**Questions about depicted scenes**
§ §

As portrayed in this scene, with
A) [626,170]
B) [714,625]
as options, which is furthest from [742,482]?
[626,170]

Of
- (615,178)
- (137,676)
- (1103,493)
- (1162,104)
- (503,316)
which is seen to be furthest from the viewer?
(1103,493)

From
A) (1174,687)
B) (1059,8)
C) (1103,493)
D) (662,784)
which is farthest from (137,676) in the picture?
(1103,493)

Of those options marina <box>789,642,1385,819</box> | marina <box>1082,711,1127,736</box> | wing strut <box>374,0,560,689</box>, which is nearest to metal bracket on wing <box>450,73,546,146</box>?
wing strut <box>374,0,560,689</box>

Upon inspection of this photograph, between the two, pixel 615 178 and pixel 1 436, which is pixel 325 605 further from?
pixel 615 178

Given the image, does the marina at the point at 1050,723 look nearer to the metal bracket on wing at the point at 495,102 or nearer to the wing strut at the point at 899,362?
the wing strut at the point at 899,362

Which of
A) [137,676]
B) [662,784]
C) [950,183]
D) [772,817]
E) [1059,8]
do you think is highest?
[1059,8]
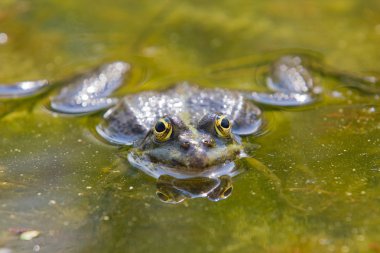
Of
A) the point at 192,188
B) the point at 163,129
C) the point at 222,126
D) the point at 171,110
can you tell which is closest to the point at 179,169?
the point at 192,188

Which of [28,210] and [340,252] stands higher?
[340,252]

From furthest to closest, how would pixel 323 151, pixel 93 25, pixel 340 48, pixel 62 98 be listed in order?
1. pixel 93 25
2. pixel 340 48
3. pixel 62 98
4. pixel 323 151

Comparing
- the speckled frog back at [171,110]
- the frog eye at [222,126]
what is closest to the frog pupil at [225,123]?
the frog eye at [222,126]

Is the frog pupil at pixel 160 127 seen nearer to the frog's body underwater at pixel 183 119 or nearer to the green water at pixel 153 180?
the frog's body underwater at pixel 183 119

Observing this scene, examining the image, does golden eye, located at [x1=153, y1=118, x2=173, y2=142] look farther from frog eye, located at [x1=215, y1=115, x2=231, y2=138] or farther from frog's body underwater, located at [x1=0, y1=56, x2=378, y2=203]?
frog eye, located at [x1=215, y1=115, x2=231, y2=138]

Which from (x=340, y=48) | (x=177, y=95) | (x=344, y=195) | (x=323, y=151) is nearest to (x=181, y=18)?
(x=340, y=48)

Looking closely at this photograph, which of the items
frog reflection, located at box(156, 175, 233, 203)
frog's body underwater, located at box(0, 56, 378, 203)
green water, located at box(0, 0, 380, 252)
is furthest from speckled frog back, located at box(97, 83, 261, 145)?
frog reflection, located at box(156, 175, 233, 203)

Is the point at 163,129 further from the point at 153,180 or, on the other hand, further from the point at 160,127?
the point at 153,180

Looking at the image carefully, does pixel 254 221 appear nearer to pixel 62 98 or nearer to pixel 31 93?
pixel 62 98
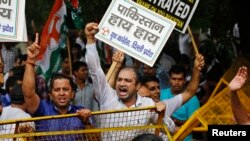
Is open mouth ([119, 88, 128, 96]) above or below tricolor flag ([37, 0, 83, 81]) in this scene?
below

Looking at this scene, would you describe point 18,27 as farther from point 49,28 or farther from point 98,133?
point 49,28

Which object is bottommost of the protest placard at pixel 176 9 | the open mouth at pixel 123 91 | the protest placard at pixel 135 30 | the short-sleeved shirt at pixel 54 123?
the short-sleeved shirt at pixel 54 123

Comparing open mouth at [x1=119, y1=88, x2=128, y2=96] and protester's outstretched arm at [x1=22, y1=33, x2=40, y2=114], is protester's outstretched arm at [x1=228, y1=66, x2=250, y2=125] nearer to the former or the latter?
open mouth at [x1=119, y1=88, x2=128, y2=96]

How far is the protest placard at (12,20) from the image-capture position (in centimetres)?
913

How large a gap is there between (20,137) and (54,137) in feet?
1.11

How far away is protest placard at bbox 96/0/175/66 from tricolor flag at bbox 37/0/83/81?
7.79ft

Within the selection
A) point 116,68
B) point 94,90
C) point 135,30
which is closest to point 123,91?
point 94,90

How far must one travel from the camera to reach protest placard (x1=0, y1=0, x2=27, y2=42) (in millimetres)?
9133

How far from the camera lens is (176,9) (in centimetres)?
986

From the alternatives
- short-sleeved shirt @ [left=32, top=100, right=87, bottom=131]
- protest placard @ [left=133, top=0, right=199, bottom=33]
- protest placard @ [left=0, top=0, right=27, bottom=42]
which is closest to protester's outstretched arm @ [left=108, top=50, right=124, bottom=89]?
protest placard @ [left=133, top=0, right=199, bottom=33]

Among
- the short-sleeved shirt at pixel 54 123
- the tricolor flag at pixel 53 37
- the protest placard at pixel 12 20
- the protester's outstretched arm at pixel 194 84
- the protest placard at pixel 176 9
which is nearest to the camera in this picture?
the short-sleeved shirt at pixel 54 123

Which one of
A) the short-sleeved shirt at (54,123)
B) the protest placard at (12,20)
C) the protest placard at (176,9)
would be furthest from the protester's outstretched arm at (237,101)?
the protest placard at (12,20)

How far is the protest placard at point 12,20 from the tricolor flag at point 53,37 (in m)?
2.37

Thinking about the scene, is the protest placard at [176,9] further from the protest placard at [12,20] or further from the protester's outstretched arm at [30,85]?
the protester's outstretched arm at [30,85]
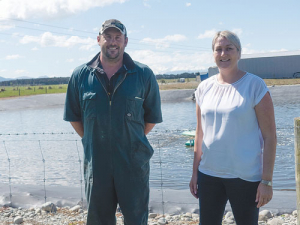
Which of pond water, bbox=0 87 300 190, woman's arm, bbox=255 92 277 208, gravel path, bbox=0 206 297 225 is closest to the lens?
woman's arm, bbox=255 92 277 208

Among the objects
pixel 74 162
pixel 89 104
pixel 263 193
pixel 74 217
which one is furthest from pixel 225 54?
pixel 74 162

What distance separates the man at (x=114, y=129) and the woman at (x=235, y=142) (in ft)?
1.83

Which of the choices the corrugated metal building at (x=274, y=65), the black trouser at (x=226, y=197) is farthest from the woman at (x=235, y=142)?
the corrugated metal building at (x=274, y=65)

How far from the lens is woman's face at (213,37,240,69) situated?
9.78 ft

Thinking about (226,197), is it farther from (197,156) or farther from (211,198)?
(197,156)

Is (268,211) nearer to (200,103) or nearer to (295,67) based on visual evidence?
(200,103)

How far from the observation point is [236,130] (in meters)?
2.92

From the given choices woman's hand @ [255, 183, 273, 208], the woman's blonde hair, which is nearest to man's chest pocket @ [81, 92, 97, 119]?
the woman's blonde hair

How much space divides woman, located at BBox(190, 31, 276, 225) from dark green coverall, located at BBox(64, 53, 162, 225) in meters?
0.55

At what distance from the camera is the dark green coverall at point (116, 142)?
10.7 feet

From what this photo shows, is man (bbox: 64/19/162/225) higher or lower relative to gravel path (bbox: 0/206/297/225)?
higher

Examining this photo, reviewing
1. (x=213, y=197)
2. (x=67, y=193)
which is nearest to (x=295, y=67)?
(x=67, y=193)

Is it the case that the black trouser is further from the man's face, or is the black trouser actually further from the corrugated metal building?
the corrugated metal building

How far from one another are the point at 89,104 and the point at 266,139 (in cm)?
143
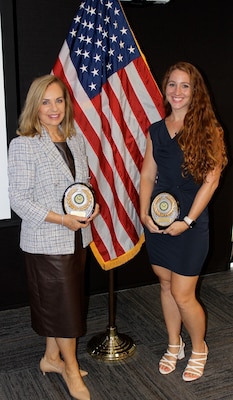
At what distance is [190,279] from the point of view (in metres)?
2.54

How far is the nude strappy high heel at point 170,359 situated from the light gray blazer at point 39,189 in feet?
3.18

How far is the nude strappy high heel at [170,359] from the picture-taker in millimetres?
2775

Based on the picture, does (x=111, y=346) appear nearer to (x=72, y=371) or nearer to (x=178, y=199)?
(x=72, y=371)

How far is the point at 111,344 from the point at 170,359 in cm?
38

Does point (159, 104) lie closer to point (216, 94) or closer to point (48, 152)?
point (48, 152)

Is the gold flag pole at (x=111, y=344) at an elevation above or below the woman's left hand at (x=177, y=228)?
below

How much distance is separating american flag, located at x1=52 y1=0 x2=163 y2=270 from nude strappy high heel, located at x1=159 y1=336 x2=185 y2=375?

§ §

Reproduce the stretch from the line containing "Is the gold" through the end of the items, replacing "gold flag pole" with "brass flag pole" and leaving everything else unchanged.

Is the brass flag pole at (x=111, y=344) at an elevation above or below the woman's left hand at (x=177, y=228)?
below

How much distance is separating american flag, located at x1=52 y1=0 x2=163 y2=270 from nude strappy high heel, located at x1=159 y1=336 x2=185 y2=375?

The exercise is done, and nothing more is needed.